# [Tekstfragment]

▽

Geachte [geïntimeerde].
We willen het pand [adres] door huren. Ik vind de huurprijs van € 4000,= per maand redelijker. We zitten nu eigenlijk al op de grens van ons kunnen, wat u denk ik al had begrepen in de betalingen. De achterstanden werk ik zeer zeker weg, ik ben altijd de huur nagekomen. Ik hoop dat u er ook in kan vinden om de huur voor de volgende vijf jaar aan te passen.
2.8
In een door [geïntimeerde] in oktober 2010 ontvangen brief schrijft [appellante 2]:

Geachte [geïntimeerde].
Ik heb uw brief ontvangen en u heeft helemaal gelijk, maar u weet ook de omstandigheden van deze achterstand. De zaak moest 4 weken sluiten en het voorarrest van [A]. Dat er geen inkomsten waren en de crisis waar iedereen zich in bevind. Ik heb niet zoveel geld dat ik u kan aflossen, maar ik hoop dat u er overna wilt denken om met het volgende accoord wil gaan.
Elke zaterdag € 1000,=
Elke maandag € 250,=
en als het toestaat meer op woensdag. En elke maand een overzicht van u dat ik mij hou aan deze afspraak.
want met een incasso dan heb ik liever dat u zelf rente berekend."
(…)”.
2.9
[geïntimeerde] heeft het huurpand verkocht; op 15 maart 2012 is het aan de nieuwe eigenaar overgedragen.

△

# [Opdracht 1]
Neem de rijen over vanaf de regel met "What does the distance from point" tot en met het einde van de rijen, met "distance" vervangen door "separation". Laat verder alles ongewijzigd.

# [Bronmateriaal]
▽

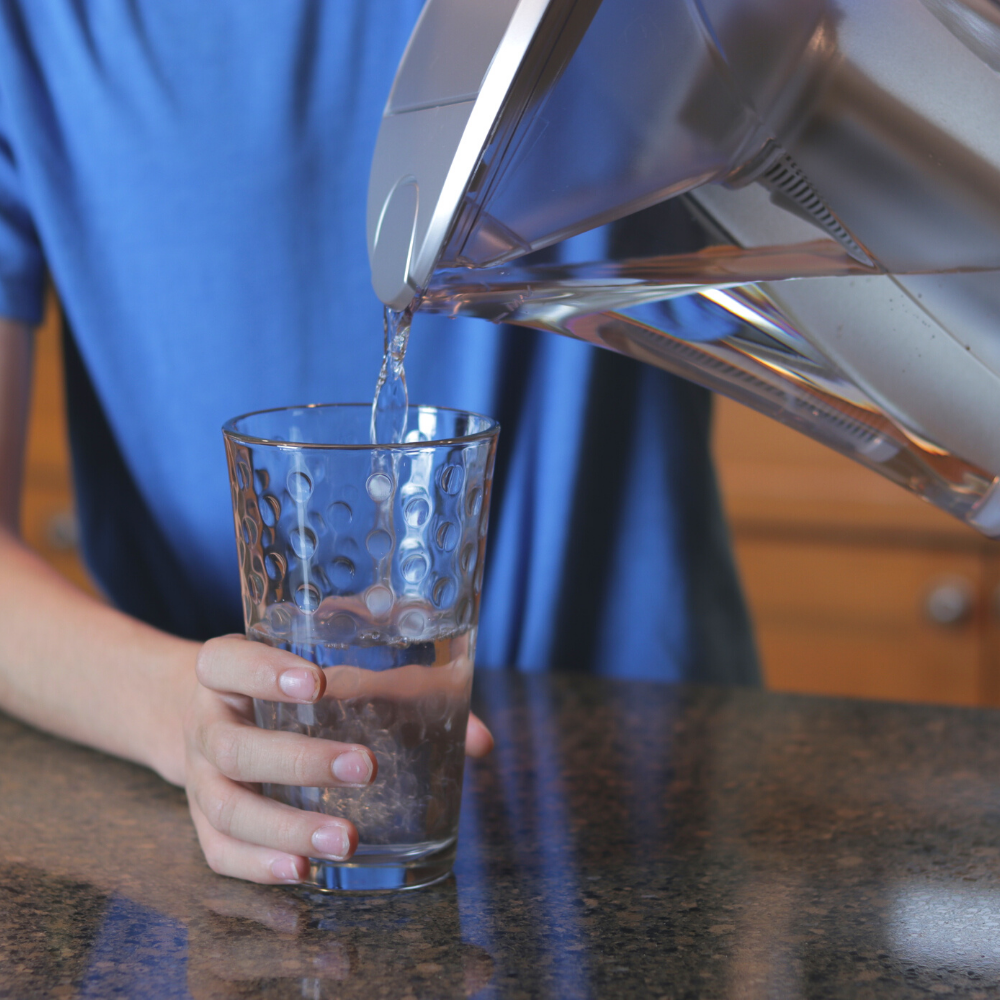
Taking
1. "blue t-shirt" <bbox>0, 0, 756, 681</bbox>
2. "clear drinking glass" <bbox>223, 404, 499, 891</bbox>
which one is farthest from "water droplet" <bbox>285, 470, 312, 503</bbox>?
"blue t-shirt" <bbox>0, 0, 756, 681</bbox>

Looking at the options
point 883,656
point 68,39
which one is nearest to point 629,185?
point 68,39

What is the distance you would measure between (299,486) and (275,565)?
0.03 metres

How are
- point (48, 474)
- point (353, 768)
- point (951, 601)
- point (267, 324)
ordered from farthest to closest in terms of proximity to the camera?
1. point (48, 474)
2. point (951, 601)
3. point (267, 324)
4. point (353, 768)

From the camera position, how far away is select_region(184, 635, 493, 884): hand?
45cm

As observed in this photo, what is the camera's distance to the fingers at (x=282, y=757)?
0.45 m

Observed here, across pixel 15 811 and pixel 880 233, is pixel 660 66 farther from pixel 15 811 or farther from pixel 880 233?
pixel 15 811

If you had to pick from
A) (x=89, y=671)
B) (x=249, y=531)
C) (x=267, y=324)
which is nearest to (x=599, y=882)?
(x=249, y=531)

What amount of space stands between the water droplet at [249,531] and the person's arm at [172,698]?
0.04 meters

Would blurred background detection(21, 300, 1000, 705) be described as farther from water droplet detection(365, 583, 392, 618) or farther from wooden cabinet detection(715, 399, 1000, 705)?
water droplet detection(365, 583, 392, 618)

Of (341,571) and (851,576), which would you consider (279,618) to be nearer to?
(341,571)

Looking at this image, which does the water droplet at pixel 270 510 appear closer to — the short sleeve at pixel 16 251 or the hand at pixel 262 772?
the hand at pixel 262 772

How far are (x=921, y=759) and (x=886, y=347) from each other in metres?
0.25

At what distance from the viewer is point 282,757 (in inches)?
18.1

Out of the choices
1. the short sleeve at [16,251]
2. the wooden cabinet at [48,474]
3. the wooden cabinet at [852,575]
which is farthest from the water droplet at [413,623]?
the wooden cabinet at [48,474]
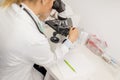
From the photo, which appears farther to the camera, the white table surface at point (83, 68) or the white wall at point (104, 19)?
the white wall at point (104, 19)

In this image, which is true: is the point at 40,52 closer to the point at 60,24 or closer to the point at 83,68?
the point at 83,68

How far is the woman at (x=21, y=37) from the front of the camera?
100cm

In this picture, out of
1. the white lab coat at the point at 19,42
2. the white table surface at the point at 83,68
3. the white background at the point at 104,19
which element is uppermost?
the white lab coat at the point at 19,42

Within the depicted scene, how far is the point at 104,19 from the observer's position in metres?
1.53

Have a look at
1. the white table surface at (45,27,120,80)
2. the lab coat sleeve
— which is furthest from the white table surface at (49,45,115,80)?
the lab coat sleeve

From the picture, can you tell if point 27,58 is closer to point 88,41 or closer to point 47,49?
point 47,49

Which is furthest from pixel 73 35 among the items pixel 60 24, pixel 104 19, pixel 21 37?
pixel 21 37

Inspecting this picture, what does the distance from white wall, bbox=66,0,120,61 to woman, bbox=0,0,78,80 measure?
0.55m

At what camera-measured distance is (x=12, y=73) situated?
1190 mm

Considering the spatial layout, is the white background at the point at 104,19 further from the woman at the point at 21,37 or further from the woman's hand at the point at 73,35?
the woman at the point at 21,37

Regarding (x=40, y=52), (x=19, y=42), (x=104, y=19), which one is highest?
(x=19, y=42)

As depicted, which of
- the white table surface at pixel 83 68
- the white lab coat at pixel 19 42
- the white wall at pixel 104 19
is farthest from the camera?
the white wall at pixel 104 19

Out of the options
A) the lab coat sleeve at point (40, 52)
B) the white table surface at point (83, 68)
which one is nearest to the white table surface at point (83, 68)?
the white table surface at point (83, 68)

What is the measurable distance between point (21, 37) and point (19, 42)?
0.03m
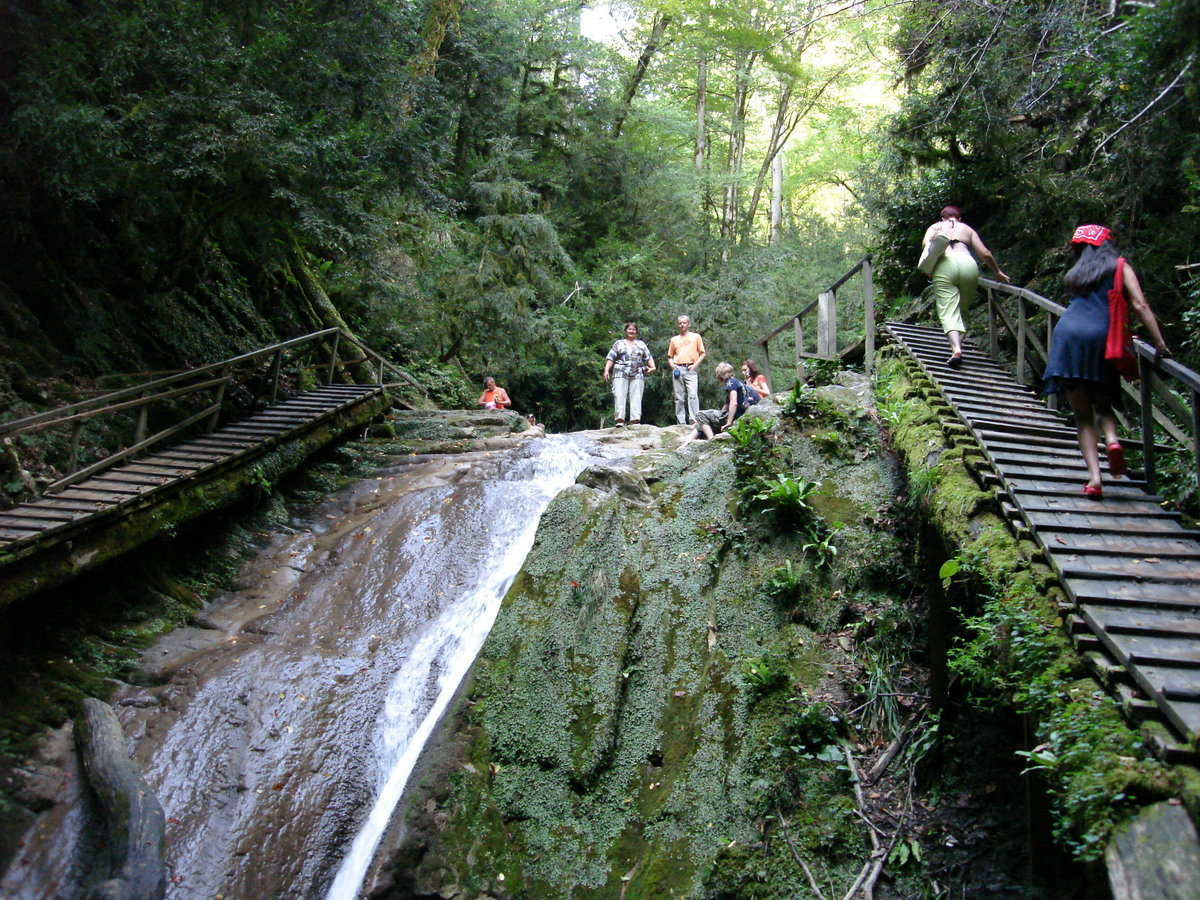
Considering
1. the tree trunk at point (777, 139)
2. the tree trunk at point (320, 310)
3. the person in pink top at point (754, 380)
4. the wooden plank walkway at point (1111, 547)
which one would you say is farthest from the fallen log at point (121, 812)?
the tree trunk at point (777, 139)

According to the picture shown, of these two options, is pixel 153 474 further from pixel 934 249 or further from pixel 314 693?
pixel 934 249

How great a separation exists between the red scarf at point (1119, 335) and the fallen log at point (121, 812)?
7.73 metres

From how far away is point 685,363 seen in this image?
1347cm

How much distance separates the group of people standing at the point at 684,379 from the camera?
11.6 meters

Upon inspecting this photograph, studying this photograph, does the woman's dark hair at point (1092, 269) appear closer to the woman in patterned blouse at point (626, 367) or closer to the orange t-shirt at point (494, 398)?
the woman in patterned blouse at point (626, 367)

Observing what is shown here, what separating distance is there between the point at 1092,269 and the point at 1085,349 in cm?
60

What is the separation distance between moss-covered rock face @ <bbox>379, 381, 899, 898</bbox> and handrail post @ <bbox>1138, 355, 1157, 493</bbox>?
1.94 meters

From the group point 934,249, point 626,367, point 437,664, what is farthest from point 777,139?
point 437,664

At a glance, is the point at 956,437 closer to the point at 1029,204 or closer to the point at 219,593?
the point at 1029,204

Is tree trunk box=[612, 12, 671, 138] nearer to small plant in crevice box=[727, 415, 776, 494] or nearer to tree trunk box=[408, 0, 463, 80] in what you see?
A: tree trunk box=[408, 0, 463, 80]

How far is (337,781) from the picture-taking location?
20.6 ft

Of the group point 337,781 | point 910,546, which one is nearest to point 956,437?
point 910,546

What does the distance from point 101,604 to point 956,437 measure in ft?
26.8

△

# [Opdracht 2]
Leg uit waarom er volgens de brief uit oktober 2010 in het tekstfragment een huurachterstand is ontstaan.

# [Geschreven antwoord 1]
What does the separation from point 101,604 to point 956,437 measure in ft?
26.8

# [Geschreven antwoord 2]
De zaak moest vier weken sluiten en er was het voorarrest van [A], waardoor er geen inkomsten waren. Daarnaast wijst de brief op de crisis waarin iedereen zich bevindt.